During the co-translational assembly of protein complexes, a fully synthesized subunit engages with the nascent chain of a newly synthesized interaction partner. Such events are thought to contribute to productive assembly, but their exact physiological relevance remains underexplored. Here, we examined structural motifs contained in nucleoporins for their potential to facilitate co-translational assembly. We experimentally tested candidate structural motifs and identified several previously unknown co-translational interactions. We demonstrate by selective ribosome profiling that domain invasion motifs of beta-propellers, coiled-coils, and short linear motifs act as co-translational assembly domains. Such motifs are often contained in proteins that are members of multiple complexes (moonlighters) and engage with closely related paralogs. Surprisingly, moonlighters and paralogs assembled co-translationally in only one but not all of the relevant assembly pathways. Our results highlight the regulatory complexity of assembly pathways.

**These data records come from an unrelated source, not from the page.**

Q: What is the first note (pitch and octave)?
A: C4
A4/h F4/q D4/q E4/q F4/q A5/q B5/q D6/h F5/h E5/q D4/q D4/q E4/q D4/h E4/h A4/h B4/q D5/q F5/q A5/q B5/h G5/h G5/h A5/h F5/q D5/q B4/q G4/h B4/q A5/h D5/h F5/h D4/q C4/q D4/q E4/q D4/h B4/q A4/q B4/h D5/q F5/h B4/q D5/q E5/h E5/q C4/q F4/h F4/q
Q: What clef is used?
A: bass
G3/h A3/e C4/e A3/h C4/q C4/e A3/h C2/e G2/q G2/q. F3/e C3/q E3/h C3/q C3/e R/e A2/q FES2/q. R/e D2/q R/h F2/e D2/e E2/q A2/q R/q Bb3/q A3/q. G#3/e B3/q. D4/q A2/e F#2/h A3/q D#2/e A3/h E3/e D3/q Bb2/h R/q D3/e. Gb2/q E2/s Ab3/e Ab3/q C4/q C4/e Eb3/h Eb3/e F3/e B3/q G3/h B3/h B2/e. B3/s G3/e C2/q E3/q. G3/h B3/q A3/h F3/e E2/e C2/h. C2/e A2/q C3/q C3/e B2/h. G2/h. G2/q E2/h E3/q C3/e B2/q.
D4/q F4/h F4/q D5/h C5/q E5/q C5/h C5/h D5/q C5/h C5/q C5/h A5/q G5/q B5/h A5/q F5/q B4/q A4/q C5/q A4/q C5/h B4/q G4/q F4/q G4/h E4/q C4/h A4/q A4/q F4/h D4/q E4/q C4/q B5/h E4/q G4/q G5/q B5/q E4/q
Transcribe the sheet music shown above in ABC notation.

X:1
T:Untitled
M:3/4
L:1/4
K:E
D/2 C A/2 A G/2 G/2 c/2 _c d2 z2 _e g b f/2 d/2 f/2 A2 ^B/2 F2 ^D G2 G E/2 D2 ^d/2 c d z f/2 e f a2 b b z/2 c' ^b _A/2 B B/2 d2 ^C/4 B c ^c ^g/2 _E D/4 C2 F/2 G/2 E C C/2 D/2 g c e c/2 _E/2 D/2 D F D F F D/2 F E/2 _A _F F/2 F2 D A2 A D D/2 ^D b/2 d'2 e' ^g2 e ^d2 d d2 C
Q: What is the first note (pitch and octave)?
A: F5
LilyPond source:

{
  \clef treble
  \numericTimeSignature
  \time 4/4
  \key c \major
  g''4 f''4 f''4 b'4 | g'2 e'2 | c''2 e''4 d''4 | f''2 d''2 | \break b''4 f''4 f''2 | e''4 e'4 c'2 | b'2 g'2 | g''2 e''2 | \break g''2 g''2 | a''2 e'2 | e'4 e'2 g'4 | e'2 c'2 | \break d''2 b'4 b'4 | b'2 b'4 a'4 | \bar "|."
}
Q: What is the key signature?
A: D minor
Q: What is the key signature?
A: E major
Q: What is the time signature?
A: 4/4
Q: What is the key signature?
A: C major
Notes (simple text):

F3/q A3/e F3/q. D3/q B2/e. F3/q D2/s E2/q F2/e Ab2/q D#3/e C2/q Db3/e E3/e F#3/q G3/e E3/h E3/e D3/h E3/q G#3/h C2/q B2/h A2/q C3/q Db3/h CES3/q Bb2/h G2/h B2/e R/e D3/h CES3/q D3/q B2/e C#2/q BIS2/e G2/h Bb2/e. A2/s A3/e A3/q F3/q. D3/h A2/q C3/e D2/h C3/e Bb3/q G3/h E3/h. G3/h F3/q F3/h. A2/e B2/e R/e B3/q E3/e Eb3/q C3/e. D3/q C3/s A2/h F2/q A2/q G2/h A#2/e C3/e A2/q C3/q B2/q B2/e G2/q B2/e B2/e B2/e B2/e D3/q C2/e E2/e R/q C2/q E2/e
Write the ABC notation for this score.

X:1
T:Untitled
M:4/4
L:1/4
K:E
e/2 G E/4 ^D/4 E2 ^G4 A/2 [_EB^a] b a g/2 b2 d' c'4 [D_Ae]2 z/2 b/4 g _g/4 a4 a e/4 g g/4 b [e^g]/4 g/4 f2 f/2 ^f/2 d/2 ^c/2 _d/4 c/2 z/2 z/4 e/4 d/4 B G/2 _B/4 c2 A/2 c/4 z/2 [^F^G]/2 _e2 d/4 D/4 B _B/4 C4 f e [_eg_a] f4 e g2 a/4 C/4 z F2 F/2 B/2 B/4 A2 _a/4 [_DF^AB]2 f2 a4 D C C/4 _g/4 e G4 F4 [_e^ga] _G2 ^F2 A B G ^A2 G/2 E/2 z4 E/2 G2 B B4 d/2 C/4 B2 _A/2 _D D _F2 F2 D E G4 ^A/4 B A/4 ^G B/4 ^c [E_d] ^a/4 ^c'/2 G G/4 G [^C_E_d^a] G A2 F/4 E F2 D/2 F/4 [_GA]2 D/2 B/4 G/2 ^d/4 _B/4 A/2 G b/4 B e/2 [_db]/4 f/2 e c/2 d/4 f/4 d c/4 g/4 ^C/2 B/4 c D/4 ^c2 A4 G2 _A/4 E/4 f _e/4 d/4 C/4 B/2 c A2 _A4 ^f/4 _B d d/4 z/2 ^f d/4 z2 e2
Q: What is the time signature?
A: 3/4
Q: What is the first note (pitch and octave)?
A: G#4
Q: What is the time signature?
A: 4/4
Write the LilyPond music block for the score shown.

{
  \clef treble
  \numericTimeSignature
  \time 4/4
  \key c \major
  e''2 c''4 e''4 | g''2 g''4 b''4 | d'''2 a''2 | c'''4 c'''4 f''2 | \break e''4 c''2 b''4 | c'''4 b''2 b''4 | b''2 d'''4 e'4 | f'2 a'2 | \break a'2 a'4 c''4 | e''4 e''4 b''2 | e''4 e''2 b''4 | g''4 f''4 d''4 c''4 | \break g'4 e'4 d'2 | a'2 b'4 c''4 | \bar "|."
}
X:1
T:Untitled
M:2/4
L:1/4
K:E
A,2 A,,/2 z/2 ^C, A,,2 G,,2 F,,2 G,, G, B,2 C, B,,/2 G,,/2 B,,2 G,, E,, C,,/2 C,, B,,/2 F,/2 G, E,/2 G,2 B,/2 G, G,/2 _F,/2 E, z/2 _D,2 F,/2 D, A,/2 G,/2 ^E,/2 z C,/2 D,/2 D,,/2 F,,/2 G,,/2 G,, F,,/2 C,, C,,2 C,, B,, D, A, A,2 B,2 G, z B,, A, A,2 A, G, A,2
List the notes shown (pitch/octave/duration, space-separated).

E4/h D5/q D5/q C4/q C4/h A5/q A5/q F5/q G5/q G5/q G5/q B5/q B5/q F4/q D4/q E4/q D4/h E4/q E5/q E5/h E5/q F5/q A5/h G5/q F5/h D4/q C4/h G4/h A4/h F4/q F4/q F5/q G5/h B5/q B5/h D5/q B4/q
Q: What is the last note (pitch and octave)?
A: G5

在蛋白质复合物的共翻译组装（co-translational assembly）过程中，一条完全合成的蛋白质亚基会与新合成的互作伴侣的新生肽链（nascent chain）相结合。此类事件被认为有助于高效组装，但其确切的生理相关性仍未得到充分探索。本研究针对核孔蛋白（nucleoporins）所包含的结构模体，检验其促进共翻译组装的潜力。我们通过实验验证了候选结构模体，并鉴定出数种此前未被发现的共翻译互作关系。我们借助选择性核糖体谱（selective ribosome profiling）技术证实，β螺旋桨、卷曲螺旋以及短线性模体的结构入侵模体（domain invasion motifs）可作为共翻译组装结构域发挥功能。此类模体常存在于隶属于多种复合物的兼性多功能蛋白（moonlighters）以及与近缘旁系同源蛋白（paralogs）存在互作的蛋白质中。令人意外的是，兼性多功能蛋白与旁系同源蛋白仅在一条而非全部相关组装通路中发生共翻译组装。本研究结果凸显了蛋白质组装通路的调控复杂性。